- _Task_
Copy the passage from the article on spent nuclear fuel pools starting at "A 1997 study" and ending at "longtime industry critic.".

- _Selected excerpt_
=-=-=

Over the past two years, experts have drawn attention to a number of potential flaws in reactor security, including a lack of properly trained security guards. But now, a growing number of nuclear-safety advocates are arguing that an even greater danger comes from another, lesser-known risk.

For decades, reactor operators have deposited their used nuclear fuel in increasingly dense pools of water located on site. The highly radioactive material remains stable as long as the water tank is full. But if the pool were to drain, as it could if a storage building were damaged by an airplane crash, a missile attack, or even a well-placed explosive, the fuel could catch fire with potentially catastrophic consequences.

"This is the most consequential vulnerability of nuclear power in the country, and that is not a secret," says Bob Alvarez, a former senior advisor to the Department of Energy who worked on emergency preparedness. Spent fuel pools generally less well protected than the reactors' cores, he notes, and they are often located in unreinforced storage buildings. Yet they often contain far more radioactivity than the reactor core, since they hold the detritus from decades of nuclear energy production. "They could release 5 to 10 times more radioactivity than a nuclear reactor meltdown," Alvarez said.

A 1997 study commissioned by the NRC found that such a fire could cause as many as 143,000 cancer deaths and force the government to condemn between 800 and 2700 square miles of land. More recently, a study of the Indian Point reactors near New York City found that a severe fuel pool fire could make as much a 37,000 square miles uninhabitable, an area roughly 75 percent the size of New York state. "The threat environment is enormous," says Gordon Thompson, a nuclear safety expert and longtime industry critic.

At Palo Verde alone, roughly 1,200 metric tons of spent uranium is kept in three above-ground pools of water. Other plants' stockpiles range from 200 to 2,000 tons. Earlier this year, concern about the storage pools led a committee of scientists based at Princeton University, including both Alvarez and Thompson, to propose a sweeping remedy: transferring the fuel to heavily fortified concrete casks, which would be much less vulnerable to terrorist attack. The cost is estimated at between $3.5 and $7 billion dollars, depending on thickness of the casks. The costs could be raised by adding no more than .06 cents per kilowatt hour to the cost of nuclear electricity.

But the industry has dismissed the proposal, saying that the cost is out of line with what it considers a highly unlikely disaster scenario. Mitch Singer, a spokesman for the trade group Nuclear Energy Institute, called the threat of a spent fuel fire "a far out, hypothetical situation," noting that backup measures like fire hoses might be used to keep cracked pools from losing water. "The intimation that the spent fuel pools are not safe is just wrong," Singer said.

Others like Per Peterson, director of the nuclear engineering at UC Berkeley, worry that the money might be better spent on other vulnerabilities, like new technologies that would make it impossible for planes to be used in terrorist attacks. "One has to balance this against all the other risks that we have," Peterson said.

=-=-=

- _Extracted material_
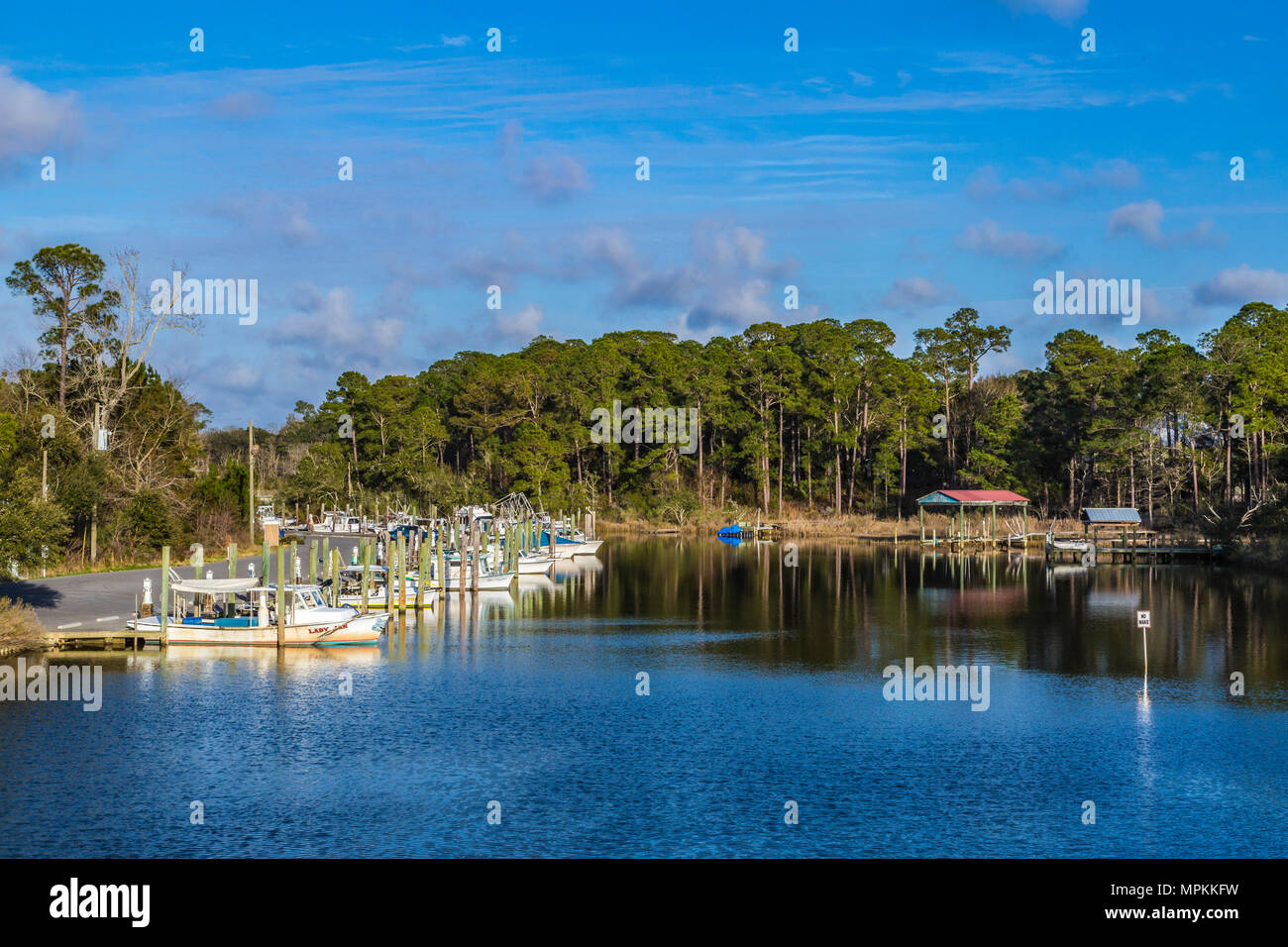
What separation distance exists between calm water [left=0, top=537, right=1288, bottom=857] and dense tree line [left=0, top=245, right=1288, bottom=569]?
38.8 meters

=-=-=

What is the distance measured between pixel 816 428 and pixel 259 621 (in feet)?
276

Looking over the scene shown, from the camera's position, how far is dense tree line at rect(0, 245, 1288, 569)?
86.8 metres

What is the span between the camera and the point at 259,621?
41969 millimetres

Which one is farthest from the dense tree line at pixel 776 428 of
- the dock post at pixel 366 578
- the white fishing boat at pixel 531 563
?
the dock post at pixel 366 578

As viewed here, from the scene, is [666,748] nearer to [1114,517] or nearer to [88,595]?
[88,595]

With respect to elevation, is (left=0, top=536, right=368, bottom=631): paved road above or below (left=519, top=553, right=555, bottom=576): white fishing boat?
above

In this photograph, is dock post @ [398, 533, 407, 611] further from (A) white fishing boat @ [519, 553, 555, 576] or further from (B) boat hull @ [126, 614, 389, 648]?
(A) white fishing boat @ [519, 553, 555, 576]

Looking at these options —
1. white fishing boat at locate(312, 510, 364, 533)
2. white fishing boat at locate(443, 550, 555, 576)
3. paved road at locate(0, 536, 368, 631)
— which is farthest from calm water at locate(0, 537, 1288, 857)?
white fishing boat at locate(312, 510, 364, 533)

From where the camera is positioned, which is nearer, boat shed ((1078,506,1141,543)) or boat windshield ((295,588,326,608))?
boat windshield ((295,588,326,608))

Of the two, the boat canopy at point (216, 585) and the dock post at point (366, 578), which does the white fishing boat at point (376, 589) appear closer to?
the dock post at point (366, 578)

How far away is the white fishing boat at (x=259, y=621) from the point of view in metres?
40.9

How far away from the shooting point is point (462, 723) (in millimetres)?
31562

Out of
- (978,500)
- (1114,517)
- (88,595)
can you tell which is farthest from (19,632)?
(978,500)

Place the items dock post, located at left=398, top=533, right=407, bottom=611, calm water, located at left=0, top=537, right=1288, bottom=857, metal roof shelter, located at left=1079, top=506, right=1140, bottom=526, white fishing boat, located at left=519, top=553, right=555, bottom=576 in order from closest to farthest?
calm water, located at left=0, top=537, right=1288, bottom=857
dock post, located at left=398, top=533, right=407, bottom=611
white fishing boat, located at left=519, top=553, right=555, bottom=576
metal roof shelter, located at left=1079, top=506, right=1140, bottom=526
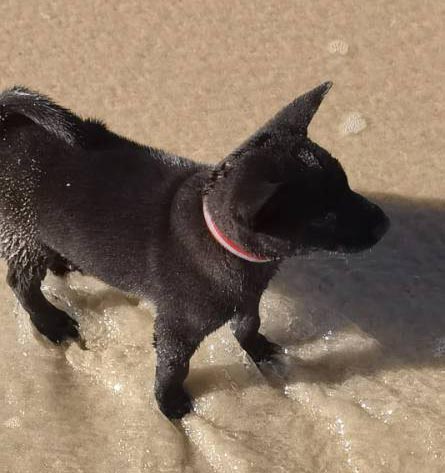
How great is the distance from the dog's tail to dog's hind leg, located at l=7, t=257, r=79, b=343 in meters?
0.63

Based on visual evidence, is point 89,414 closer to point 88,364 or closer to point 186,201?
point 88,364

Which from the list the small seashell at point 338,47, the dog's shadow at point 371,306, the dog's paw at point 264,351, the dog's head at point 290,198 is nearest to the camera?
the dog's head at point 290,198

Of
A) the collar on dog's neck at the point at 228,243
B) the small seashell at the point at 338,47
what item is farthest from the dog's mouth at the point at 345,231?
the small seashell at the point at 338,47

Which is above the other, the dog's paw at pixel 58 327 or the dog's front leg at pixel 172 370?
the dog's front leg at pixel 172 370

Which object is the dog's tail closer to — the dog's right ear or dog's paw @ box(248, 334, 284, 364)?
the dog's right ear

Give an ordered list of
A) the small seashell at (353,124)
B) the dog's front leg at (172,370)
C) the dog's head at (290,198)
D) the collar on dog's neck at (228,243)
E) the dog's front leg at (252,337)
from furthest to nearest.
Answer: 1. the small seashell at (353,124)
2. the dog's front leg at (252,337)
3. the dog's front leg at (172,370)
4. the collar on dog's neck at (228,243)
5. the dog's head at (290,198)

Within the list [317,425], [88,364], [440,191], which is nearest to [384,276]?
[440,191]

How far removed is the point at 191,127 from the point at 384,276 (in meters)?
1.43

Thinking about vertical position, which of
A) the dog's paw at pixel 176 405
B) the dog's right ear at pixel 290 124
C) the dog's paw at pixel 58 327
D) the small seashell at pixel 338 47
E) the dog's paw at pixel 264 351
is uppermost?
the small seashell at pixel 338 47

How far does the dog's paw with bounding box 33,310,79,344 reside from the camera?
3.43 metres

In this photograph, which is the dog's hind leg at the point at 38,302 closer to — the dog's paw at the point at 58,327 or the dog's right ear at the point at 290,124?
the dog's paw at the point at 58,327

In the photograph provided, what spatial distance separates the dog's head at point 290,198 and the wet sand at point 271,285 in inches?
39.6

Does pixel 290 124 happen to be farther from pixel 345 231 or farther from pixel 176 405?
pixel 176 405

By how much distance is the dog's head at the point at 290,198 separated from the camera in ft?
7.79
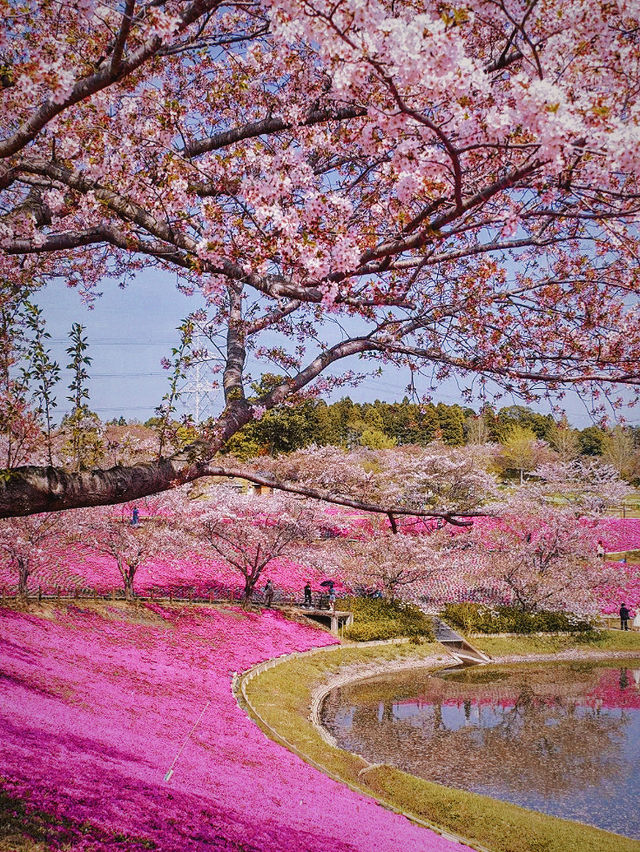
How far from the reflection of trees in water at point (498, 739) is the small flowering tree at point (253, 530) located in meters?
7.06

=-=-=

- _Solution_
A 1997 study commissioned by the NRC found that such a fire could cause as many as 143,000 cancer deaths and force the government to condemn between 800 and 2700 square miles of land. More recently, a study of the Indian Point reactors near New York City found that a severe fuel pool fire could make as much a 37,000 square miles uninhabitable, an area roughly 75 percent the size of New York state. "The threat environment is enormous," says Gordon Thompson, a nuclear safety expert and longtime industry critic.